This is a doctrine that I have heard very little of, but just heard a detailed account a couple of hours ago. I have never heard this, but I am interested in you guys' opinion. Is this 1) age-old doctrine 2) one take on dispensation/covenant theology 3) heresy? Please comment, here is the doctrine:

"When God created the world, He created Hell for the devil and his angels, not for people. Now, Satan deceived people into following him and so a lot of people go to Hell. But before Jesus died on the cross, Old Testament saints were saved on credit. Jesus' blood had not been shed yet.

"So they were given the blood of the lamb. The blood of the lambs covered their sin, the blood of Christ cleanses our sin. Very different. If you've got a stain on the rug you can cover it up so nobody sees it, but it's still there. Whereas if you cleanse it, it's gone. So the blood of the animals could only cover their sin it couldn't cleanse their sin.

"So before Jesus came people were saved on credit, their sins were covered by the blood of the animals they sacrificed, anticipating the ultimate sacrifice, The Lamb of God, someday. And then when they died, they went to Paradise, they didn't go to heaven, they went to Abraham's bosom, Paradise.
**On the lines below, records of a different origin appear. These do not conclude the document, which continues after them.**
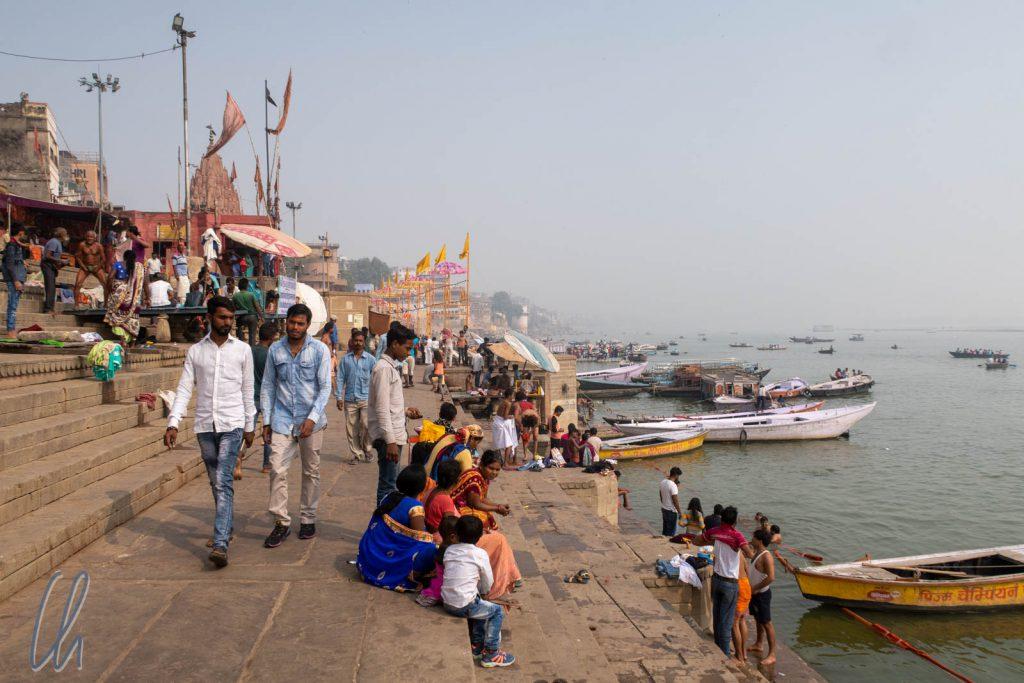 Reges Treiben am Ufer des Ganges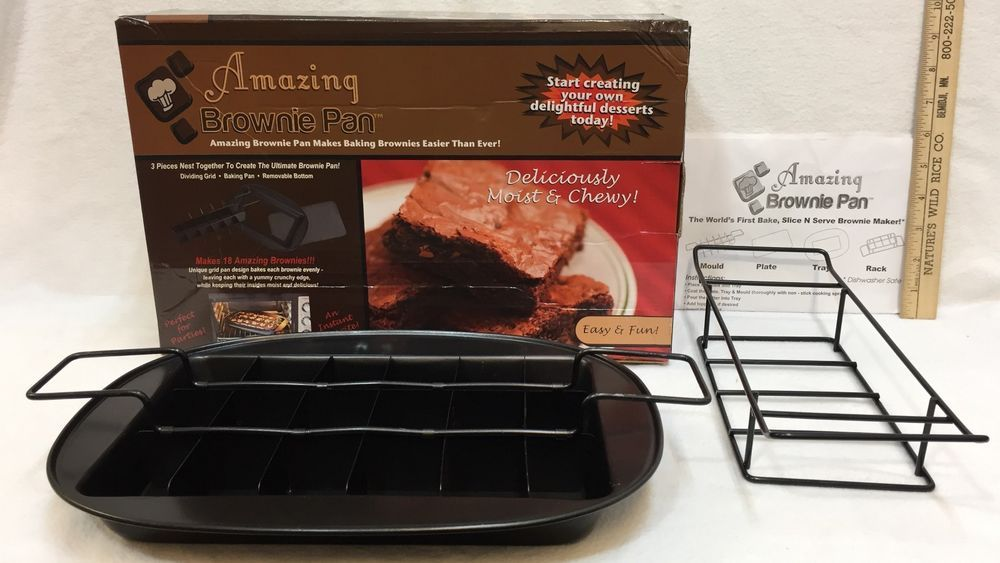 Amazing Brownie Pan 4 Pieces Removable Bottom Makes 18 Brownies W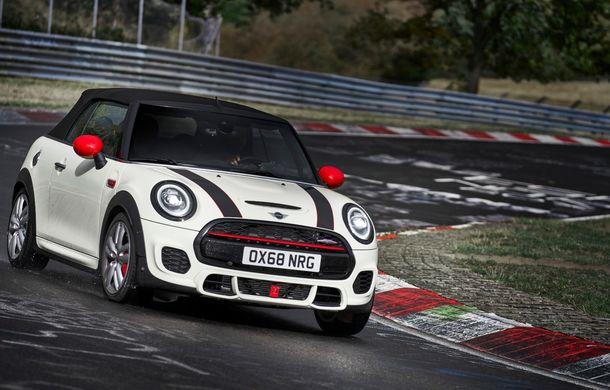 Mini John Cooper Works facelift revine în oferta producătorului britanic: motor pe benzină de 2.0 litri de 231 CP cu filtru de particule - Poza 20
"If you read Luke chapter 16, Jesus told the story, not a parable, He told the real story about a rich man who died and went to Hell, and Lazarus who died and went to Paradise, to Abraham's bosom. And they could see each other, they could talk to each other, but they couldn't get to each other because of the great gulf in between them.
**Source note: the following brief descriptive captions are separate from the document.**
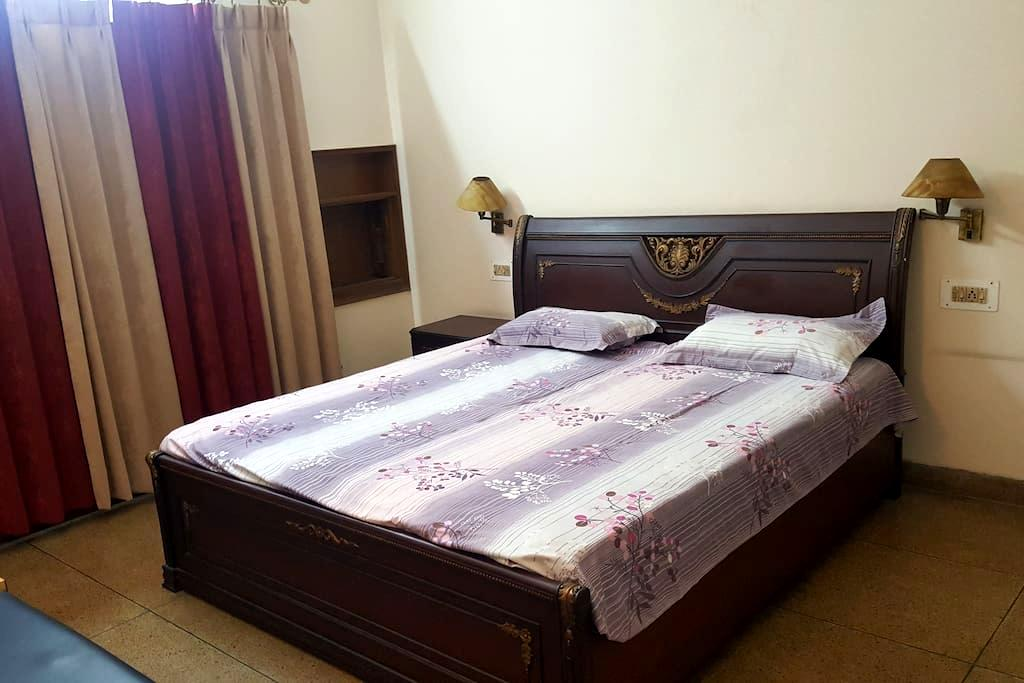 A NICE COMFORTABLE PRIVATE ROOM - Panchkula - Domek parterowy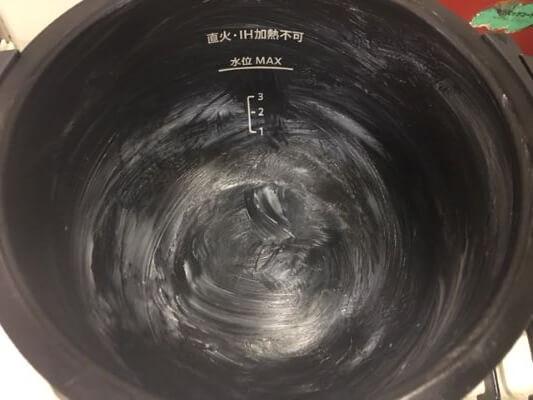 内鍋にバター(5g)を塗る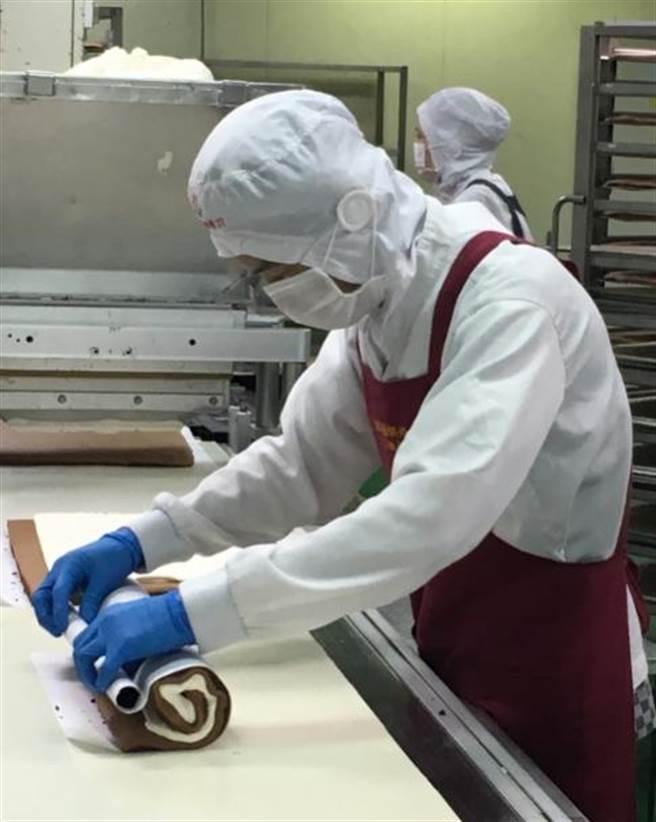 全聯提拉米蘇捲,79元;歐藝烘焙製作時由人工捲製、再用去年導入的全自動超音波切割機切割,1天可生產1.6萬捲。(郭家崴攝)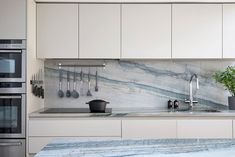Photo Credit: Anna Stathaki #sidereturnglazing #quartziteworktop #marbleisland #walllight #fwallscounce #mapart #bornandbredstudio #kitchenideas #extension #sidereturnextension #theavesqueenspark #queenspark #theavenues #queensparkconservationarea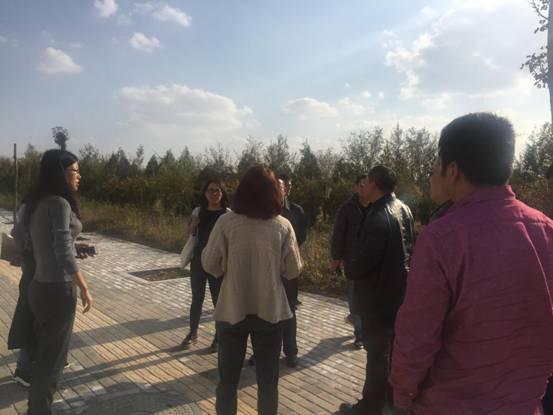 银川市发改委会同市直相关部门为石墨烯项目进行落地选址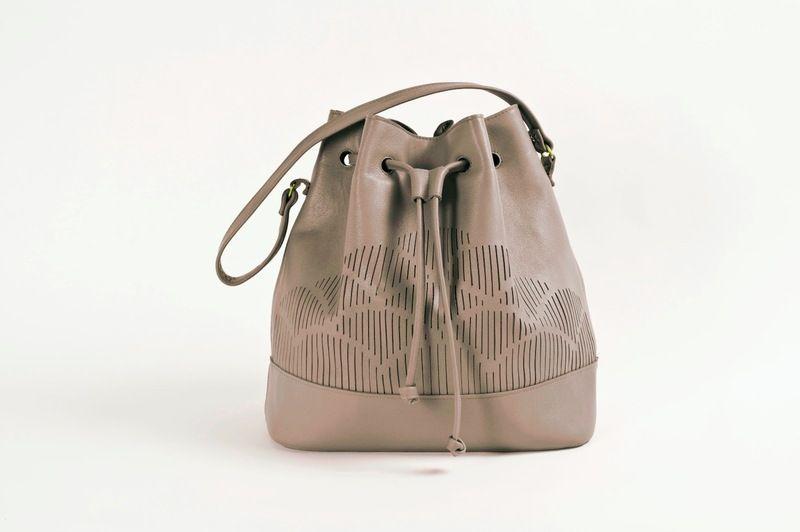 fd2c9dba6b34c Tasche aus Leder mit Muster    cut out leather bag via DaWanda.com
"Then when Jesus died on the cross, He said, 'Father into thy hands I commend my spirit.' His spirit went to Heaven. His body went to the grave. His soul went to Hell. He had three parts like we do: body, soul, and spirit.
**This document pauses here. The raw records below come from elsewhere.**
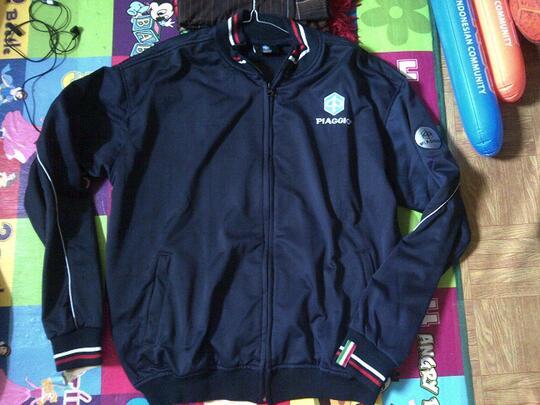 cari jaket vespa piaggio original blue navy   kaskus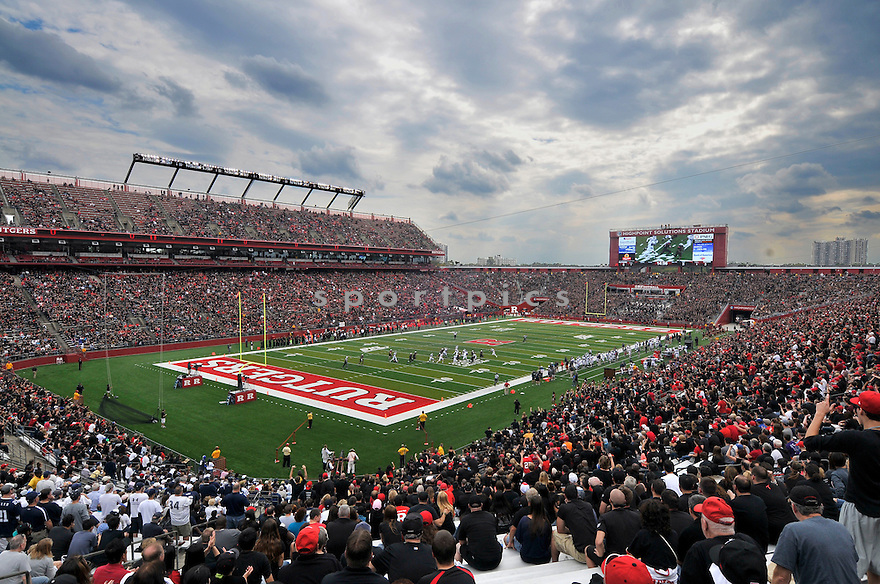 An overall view of Rutgers Stadium in New Brunswick, NJ,  during a game between Rutgers and Connecticut on October 16, 2012. (AP Photo/Chris Bernacchi)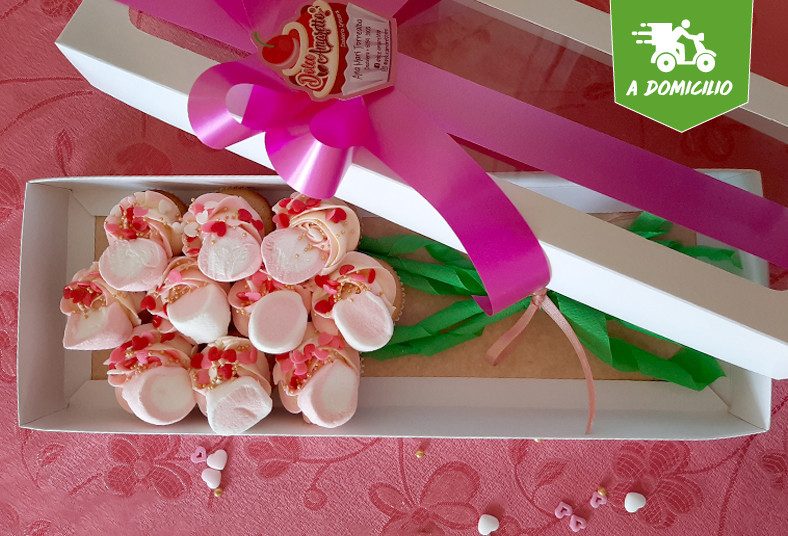 dolce, amaretto, tarjetita, ramo, mini, cupcakes, regalo, día, especial, velvet,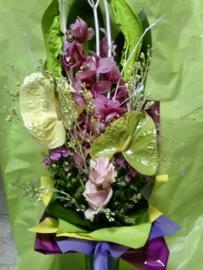Náhľad - Fialovo-zelená kytica s orchideou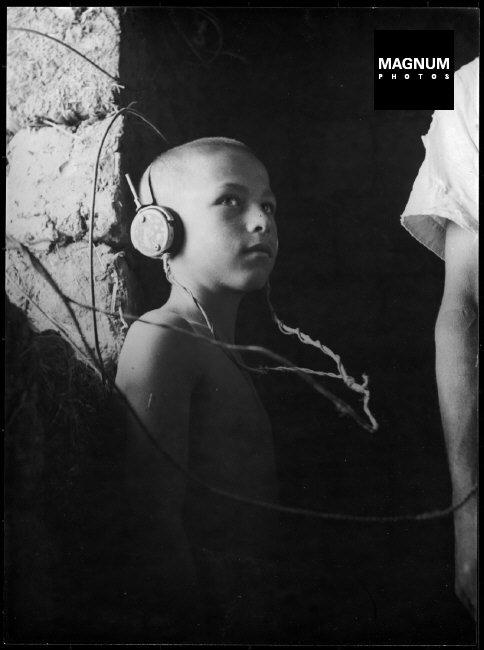 Fotó: Werner Bischof: Debrecen, Egy kisfiú házilag barkácsolt rádión hallgatja a Budapest Rádiót, 1947 © Werner Bischof/Magnum Photos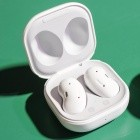Galaxy Buds Live: Samsung stellt bohnenförmige drahtlose Kopfhörer vor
"His soul went to Hell, preached to the captives that were down there, and lead those people from the good side of Hades, (I'm going to say the wrong word, there) He lead those people up to Heaven because now their sins were cleansed, not covered. He lead those people to Heaven, He lead captivity captives, took them to Heaven. He came back down, climbed in His body and rose from the dead three days later.

"And so today, if a person dies "to be absent from the body is to be present with the Lord," you go straight to Heaven. Whereas Old Testament saints went to Paradise. Then when Christ died and rose again they went to Heaven.

"People who die without Christ go to Hell, which is really a temporary holding place, and it's in the center of the Earth, the Bible's pretty clear on that. But that's not the permanent place. The permanent place is the Lake of Fire. The Bible says in Revelation, "death and hell were cast into the lake of fire."

"A good analogy here is if somebody commits a crime, they arrest them and take them to jail. Jail is the holding place until the trial. After the trial they're put into prison. Prison is the permanent place, [and that comes after the trial] jail is the temporary place. Hell is the temporary place until Judgment Day, and then [the] Lake of Fire is the permanent place."

Tell me, is this some type of theology in a nutshell and I just need to put a face with a name or what?


_________________
Hal Bachman

 2005/12/30 1:07Profile
ccchhhrrriiisss
Member



Joined: 2003/11/23
Posts: 4499


 Re: Christ Rescuing Old Testament Captives

Hi letsgetbusy...!

I have heard this doctrine before, but I do not buy into it. I understand that it is commonly accepted in many pentecostal, neo-pentecostal and charismatic circles. I was raised in the Assemblies of God (following the conversion of my parents while I was in the fourth grade), and such doctrine was sometimes taught as "fact" at some churches, while taught as "heresy" at others.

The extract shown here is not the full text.